(Spatial reasoning dataset excerpts)
# # # #

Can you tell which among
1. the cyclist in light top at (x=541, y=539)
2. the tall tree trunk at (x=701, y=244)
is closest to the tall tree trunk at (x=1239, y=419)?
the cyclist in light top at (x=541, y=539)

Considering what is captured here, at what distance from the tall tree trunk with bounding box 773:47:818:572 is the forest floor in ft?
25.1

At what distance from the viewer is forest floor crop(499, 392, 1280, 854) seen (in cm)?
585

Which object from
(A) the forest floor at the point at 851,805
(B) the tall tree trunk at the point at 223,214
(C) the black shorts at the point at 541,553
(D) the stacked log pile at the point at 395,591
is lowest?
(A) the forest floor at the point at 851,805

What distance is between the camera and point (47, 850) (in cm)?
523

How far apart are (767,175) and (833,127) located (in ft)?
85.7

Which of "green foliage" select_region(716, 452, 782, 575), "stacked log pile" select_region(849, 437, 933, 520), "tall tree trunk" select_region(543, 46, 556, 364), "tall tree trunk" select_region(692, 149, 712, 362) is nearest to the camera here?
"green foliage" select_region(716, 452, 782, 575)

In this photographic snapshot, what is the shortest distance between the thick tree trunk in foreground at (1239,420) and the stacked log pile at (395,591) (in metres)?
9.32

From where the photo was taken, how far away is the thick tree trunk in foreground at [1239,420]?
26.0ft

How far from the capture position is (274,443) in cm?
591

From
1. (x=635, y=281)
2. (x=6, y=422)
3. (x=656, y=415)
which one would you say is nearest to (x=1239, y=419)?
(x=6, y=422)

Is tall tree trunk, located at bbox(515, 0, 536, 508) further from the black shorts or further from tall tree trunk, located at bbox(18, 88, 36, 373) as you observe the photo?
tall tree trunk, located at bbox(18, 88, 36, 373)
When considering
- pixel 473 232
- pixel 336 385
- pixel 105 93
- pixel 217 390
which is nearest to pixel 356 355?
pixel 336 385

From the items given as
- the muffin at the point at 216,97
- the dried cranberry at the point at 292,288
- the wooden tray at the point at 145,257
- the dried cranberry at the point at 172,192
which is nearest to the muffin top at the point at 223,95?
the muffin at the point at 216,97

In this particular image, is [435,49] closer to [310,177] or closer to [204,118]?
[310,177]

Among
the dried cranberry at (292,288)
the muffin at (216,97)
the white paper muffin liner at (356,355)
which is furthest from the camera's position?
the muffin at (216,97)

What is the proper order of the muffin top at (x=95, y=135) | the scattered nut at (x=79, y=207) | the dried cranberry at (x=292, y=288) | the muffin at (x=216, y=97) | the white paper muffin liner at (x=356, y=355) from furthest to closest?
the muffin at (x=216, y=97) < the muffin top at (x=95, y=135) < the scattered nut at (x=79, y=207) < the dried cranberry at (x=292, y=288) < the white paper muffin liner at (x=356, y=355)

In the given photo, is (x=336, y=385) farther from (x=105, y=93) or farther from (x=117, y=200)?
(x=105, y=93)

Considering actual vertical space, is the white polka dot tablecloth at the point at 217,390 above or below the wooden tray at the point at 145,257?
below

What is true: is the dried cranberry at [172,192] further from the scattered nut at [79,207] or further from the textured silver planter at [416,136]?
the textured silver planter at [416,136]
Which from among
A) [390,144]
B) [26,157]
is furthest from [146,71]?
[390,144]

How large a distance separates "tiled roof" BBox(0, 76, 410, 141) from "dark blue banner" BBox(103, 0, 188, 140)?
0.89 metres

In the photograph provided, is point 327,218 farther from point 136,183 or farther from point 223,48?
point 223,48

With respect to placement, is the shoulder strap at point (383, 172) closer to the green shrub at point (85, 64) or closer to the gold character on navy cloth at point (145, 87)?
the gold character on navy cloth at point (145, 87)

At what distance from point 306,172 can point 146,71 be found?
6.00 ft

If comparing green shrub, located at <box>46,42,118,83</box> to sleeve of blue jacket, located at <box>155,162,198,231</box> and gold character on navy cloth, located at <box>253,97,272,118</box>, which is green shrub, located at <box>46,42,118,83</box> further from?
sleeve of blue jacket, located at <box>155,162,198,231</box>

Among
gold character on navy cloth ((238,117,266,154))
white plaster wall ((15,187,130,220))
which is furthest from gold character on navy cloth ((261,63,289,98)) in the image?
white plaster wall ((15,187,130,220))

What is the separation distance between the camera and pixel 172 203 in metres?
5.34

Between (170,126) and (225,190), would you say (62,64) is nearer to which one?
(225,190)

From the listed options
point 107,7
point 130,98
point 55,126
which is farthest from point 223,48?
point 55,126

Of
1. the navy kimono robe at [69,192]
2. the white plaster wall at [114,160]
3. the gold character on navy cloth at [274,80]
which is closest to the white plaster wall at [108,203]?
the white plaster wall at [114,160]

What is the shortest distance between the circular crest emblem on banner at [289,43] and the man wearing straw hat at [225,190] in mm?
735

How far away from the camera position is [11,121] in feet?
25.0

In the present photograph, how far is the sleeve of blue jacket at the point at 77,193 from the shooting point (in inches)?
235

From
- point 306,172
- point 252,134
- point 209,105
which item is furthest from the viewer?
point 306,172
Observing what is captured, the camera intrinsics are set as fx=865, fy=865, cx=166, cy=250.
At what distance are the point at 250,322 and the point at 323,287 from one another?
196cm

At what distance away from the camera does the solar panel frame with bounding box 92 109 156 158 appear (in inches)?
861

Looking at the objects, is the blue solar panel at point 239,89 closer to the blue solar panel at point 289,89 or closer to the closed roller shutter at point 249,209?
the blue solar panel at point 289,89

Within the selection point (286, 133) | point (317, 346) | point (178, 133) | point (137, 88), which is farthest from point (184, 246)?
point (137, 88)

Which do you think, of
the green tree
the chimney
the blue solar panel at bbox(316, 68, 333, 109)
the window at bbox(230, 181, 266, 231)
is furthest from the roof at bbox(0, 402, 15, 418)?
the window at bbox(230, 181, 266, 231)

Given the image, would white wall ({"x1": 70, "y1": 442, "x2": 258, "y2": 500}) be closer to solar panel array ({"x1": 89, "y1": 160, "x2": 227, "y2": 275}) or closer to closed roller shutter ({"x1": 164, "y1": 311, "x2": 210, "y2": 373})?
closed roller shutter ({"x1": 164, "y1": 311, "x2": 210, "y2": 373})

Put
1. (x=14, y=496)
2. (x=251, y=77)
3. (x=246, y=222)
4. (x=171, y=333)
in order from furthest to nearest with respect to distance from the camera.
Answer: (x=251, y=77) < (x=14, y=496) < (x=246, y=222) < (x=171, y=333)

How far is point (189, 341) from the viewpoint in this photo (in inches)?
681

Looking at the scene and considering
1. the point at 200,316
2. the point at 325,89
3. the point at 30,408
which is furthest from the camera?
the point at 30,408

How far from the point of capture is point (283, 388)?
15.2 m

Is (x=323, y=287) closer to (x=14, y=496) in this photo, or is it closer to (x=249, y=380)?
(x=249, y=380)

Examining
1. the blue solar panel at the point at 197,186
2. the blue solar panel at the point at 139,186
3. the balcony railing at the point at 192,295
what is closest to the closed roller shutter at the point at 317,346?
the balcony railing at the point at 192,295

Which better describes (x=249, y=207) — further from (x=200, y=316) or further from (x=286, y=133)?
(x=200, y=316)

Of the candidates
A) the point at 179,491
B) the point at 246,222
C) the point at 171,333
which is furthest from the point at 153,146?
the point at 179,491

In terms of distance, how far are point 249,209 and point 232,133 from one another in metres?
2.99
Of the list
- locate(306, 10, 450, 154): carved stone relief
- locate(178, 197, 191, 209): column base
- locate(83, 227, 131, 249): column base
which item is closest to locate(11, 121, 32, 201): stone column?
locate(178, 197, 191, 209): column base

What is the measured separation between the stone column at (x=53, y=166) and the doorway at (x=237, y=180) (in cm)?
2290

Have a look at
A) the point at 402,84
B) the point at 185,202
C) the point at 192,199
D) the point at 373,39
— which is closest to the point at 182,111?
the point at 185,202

# # # #

» **Required task**
Would you write down every record again, exactly?

» **Full response**
Can you tell which among
1. the cyclist in light top at (x=541, y=539)
2. the tall tree trunk at (x=701, y=244)
is closest to the tall tree trunk at (x=1239, y=419)?
the cyclist in light top at (x=541, y=539)

Considering what is captured here, at what distance from the tall tree trunk with bounding box 773:47:818:572 is the forest floor in ft?
25.1

At what distance from the viewer is forest floor crop(499, 392, 1280, 854) seen (in cm)?
585

Which object from
(A) the forest floor at the point at 851,805
(B) the tall tree trunk at the point at 223,214
(C) the black shorts at the point at 541,553
(D) the stacked log pile at the point at 395,591
is lowest?
(A) the forest floor at the point at 851,805

What distance is between the camera and point (47, 850) (in cm)?
523

How far apart are (767,175) and (833,127) located (in ft)?
85.7

Which of "green foliage" select_region(716, 452, 782, 575), "stacked log pile" select_region(849, 437, 933, 520), "tall tree trunk" select_region(543, 46, 556, 364), "tall tree trunk" select_region(692, 149, 712, 362) is nearest to the camera here?
"green foliage" select_region(716, 452, 782, 575)

In this photographic snapshot, what is the shortest distance between the thick tree trunk in foreground at (1239,420) and the stacked log pile at (395,591) (in metres)?
9.32

From where the photo was taken, how far away is the thick tree trunk in foreground at [1239,420]?
26.0ft

How far from the capture position is (274,443) in cm?
591

From
1. (x=635, y=281)
2. (x=6, y=422)
3. (x=656, y=415)
which one would you say is nearest to (x=1239, y=419)?
(x=6, y=422)

Is tall tree trunk, located at bbox(515, 0, 536, 508) further from the black shorts or further from tall tree trunk, located at bbox(18, 88, 36, 373) as you observe the photo?
tall tree trunk, located at bbox(18, 88, 36, 373)
When considering
- pixel 473 232
- pixel 336 385
- pixel 105 93
- pixel 217 390
which is nearest to pixel 356 355?
pixel 336 385

From the items given as
- the muffin at the point at 216,97
- the dried cranberry at the point at 292,288
- the wooden tray at the point at 145,257
- the dried cranberry at the point at 172,192
which is nearest to the muffin top at the point at 223,95?
the muffin at the point at 216,97

In this particular image, is [435,49] closer to [310,177] or closer to [204,118]?
[310,177]

Among
the dried cranberry at (292,288)
the muffin at (216,97)
the white paper muffin liner at (356,355)
which is furthest from the camera's position?
the muffin at (216,97)

What is the proper order of the muffin top at (x=95, y=135) | the scattered nut at (x=79, y=207) | the dried cranberry at (x=292, y=288) | the muffin at (x=216, y=97) | the white paper muffin liner at (x=356, y=355) from furthest to closest?
the muffin at (x=216, y=97) < the muffin top at (x=95, y=135) < the scattered nut at (x=79, y=207) < the dried cranberry at (x=292, y=288) < the white paper muffin liner at (x=356, y=355)

In the given photo, is (x=336, y=385) farther from (x=105, y=93) or farther from (x=117, y=200)?
(x=105, y=93)

Considering actual vertical space, is the white polka dot tablecloth at the point at 217,390 above or below the wooden tray at the point at 145,257?
below

What is true: is the dried cranberry at [172,192] further from the scattered nut at [79,207] or further from the textured silver planter at [416,136]?
the textured silver planter at [416,136]
Which from among
A) [390,144]
B) [26,157]
is furthest from [146,71]?
[390,144]

How large a distance separates "tiled roof" BBox(0, 76, 410, 141) from "dark blue banner" BBox(103, 0, 188, 140)?
0.89 metres

In the photograph provided, is point 327,218 farther from point 136,183 or farther from point 223,48?
point 223,48

With respect to placement, is the shoulder strap at point (383, 172) closer to the green shrub at point (85, 64) or closer to the gold character on navy cloth at point (145, 87)?
the gold character on navy cloth at point (145, 87)

At what distance from point 306,172 can point 146,71 be found?
6.00 ft

If comparing green shrub, located at <box>46,42,118,83</box> to sleeve of blue jacket, located at <box>155,162,198,231</box> and gold character on navy cloth, located at <box>253,97,272,118</box>, which is green shrub, located at <box>46,42,118,83</box> further from?
sleeve of blue jacket, located at <box>155,162,198,231</box>

Among
gold character on navy cloth ((238,117,266,154))
white plaster wall ((15,187,130,220))
which is furthest from gold character on navy cloth ((261,63,289,98)) in the image?
white plaster wall ((15,187,130,220))

What is the separation distance between the camera and pixel 172 203 in metres?
5.34

Between (170,126) and (225,190), would you say (62,64) is nearer to which one?
(225,190)

From the listed options
point 107,7
point 130,98
point 55,126
which is farthest from point 223,48?
point 55,126

Of
1. the navy kimono robe at [69,192]
2. the white plaster wall at [114,160]
3. the gold character on navy cloth at [274,80]
which is closest to the white plaster wall at [108,203]?
the white plaster wall at [114,160]

What is the shortest distance between the circular crest emblem on banner at [289,43] and the man wearing straw hat at [225,190] in mm?
735

How far away from the camera position is [11,121] in feet?
25.0

In the present photograph, how far is the sleeve of blue jacket at the point at 77,193 from the shooting point (in inches)?
235

From
- point 306,172
- point 252,134
- point 209,105
which item is furthest from the viewer?
point 306,172
Observing what is captured, the camera intrinsics are set as fx=865, fy=865, cx=166, cy=250.
At what distance are the point at 250,322 and the point at 323,287 from one another?
196cm

At what distance away from the camera does the solar panel frame with bounding box 92 109 156 158 appear (in inches)?
861

Looking at the objects, is the blue solar panel at point 239,89 closer to the blue solar panel at point 289,89 or closer to the closed roller shutter at point 249,209?
the blue solar panel at point 289,89

Within the selection point (286, 133) | point (317, 346) | point (178, 133) | point (137, 88), which is farthest from point (184, 246)?
point (137, 88)

Which do you think, of
the green tree
the chimney
the blue solar panel at bbox(316, 68, 333, 109)
the window at bbox(230, 181, 266, 231)
is furthest from the roof at bbox(0, 402, 15, 418)?
the window at bbox(230, 181, 266, 231)

Given the image, would white wall ({"x1": 70, "y1": 442, "x2": 258, "y2": 500}) be closer to solar panel array ({"x1": 89, "y1": 160, "x2": 227, "y2": 275}) or closer to closed roller shutter ({"x1": 164, "y1": 311, "x2": 210, "y2": 373})?
closed roller shutter ({"x1": 164, "y1": 311, "x2": 210, "y2": 373})

Put
1. (x=14, y=496)
2. (x=251, y=77)
3. (x=246, y=222)
4. (x=171, y=333)
in order from furthest to nearest with respect to distance from the camera.
Answer: (x=251, y=77) < (x=14, y=496) < (x=246, y=222) < (x=171, y=333)

How far is point (189, 341) from the viewpoint in this photo (in inches)?
681

Looking at the scene and considering
1. the point at 200,316
2. the point at 325,89
3. the point at 30,408
which is furthest from the camera?
the point at 30,408

How far from the point of capture is point (283, 388)?
15.2 m

Is (x=323, y=287) closer to (x=14, y=496) in this photo, or is it closer to (x=249, y=380)?
(x=249, y=380)

Examining
1. the blue solar panel at the point at 197,186
2. the blue solar panel at the point at 139,186
3. the balcony railing at the point at 192,295
what is closest to the closed roller shutter at the point at 317,346?
the balcony railing at the point at 192,295

Which better describes (x=249, y=207) — further from (x=200, y=316) or further from (x=286, y=133)?
(x=200, y=316)

Of the candidates
A) the point at 179,491
B) the point at 246,222
C) the point at 171,333
which is furthest from the point at 153,146?
the point at 179,491

In terms of distance, how far are point 249,209 and point 232,133 from one another in metres?
2.99
Of the list
- locate(306, 10, 450, 154): carved stone relief
- locate(178, 197, 191, 209): column base
- locate(83, 227, 131, 249): column base
which item is closest to locate(11, 121, 32, 201): stone column?
locate(178, 197, 191, 209): column base

What is the measured separation between the stone column at (x=53, y=166) and the doorway at (x=237, y=180) (in cm)?
2290

Have a look at
A) the point at 402,84
B) the point at 185,202
C) the point at 192,199
D) the point at 373,39
— which is closest to the point at 182,111?
the point at 185,202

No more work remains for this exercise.